Two, we have at least 27 fossil fuel power stations and five hydro-electric power stations in the country with a total installed capacity of 11,165.40 megawatts. The peak power generation attained this far is 5,222.3 megawatts. The difference between demand and supply is thus huge. This is what the generator manufacturers and merchants have taken full advantage of.

Three, we have had a slew of task forces and legislation to make the light shine on our country. A presidential task force on power walked that path. The unbundling of NEPA and a privatisation scheme that birthed, Nigeria’s Integrated Power Project all of which are over seen by the Nigerian Electricity Regulatory Agency, still find us at the starting block. None of those had dramatically removed the shame and the embarrassment of our country’s inability to get its power sector mathematics right in spite of our brilliant professors of mathematics.

Four, in 2007, we learnt that the Obasanjo administration spent $20 billion on the power sector. Africa Check recalls that the former speaker of the House of Representatives, Dimeji Bankole, “stated that the bulk of that money – $16 billion – was frittered away in bogus contracts during the presidency of Olusegun Obasanjo between 199 and 2007. The next year, the house initiated a probe which corroborated those claims.” You may recall the stinking scandal that attended that probe in full public view. Nothing happened and no one was held responsible, because, you got it, this is Nigeria.

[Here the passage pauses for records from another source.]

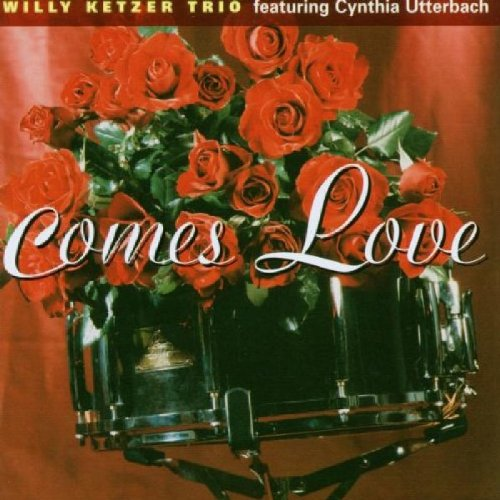 Comes Love Feat. Cynthia Utterbach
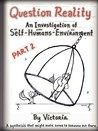 Question Reality: An Investigation Of Self Humans Environment / Part 2 Global Distribution
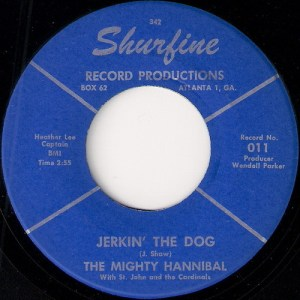 купить винил The Mighty Hannibal with St. John and The Cardinals - Jerkin' The Dog, Shurfine Record Productions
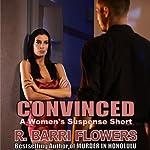 Convinced: A Women's Suspense Short | R. Barri Flowers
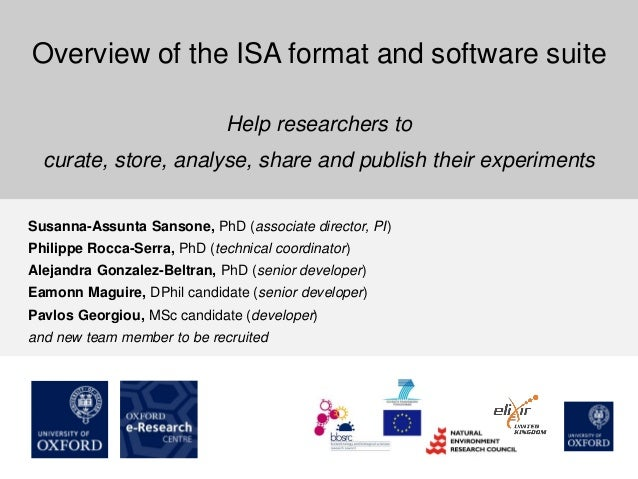 Overview of the ISA format and software suite Help researchers to curate, store, analyse, share and publish their experime...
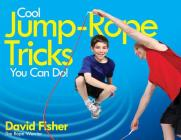Cool Jump-Rope Tricks You Can Do!: A Fun Way to Keep Kids 6 to 12 Fit Year-'Round. Cover Image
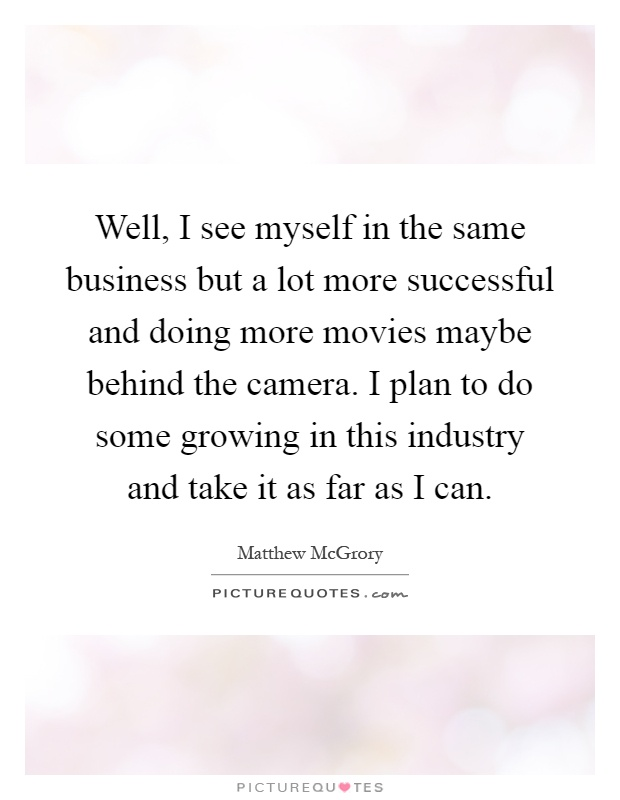 Well, I see myself in the same business but a lot more successful and doing more movies maybe behind the camera. I plan to do some growing in this industry and take it as far as I can Picture Quote #1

Five, no one, not even Buhari, has deemed it fit to tell the people how much his administration and others before it have spent so far to make generators and their health-destroying fumes history. Perhaps, what you do not know cannot make you miserable.

Six, Nigeria, a leading oil-producing country, is unable to provide regular natural gas supply for its thermal power stations. And so, according to the World Bank, “new power projects commissioned between 2012 and 2014 are not running at full speed due to gas constraint.”

The curse of the generator manufacturers and merchants? Got it.

In his 2019 budget speech to the national assembly, Buhari said: “In power, we are working on over 90 transmission projects across the country.” Some of these, according to him, had been completed. Yet, the bottom line is that the situation gets more and more pathetic, threatening to make every president in our country a victim of a promise not kept.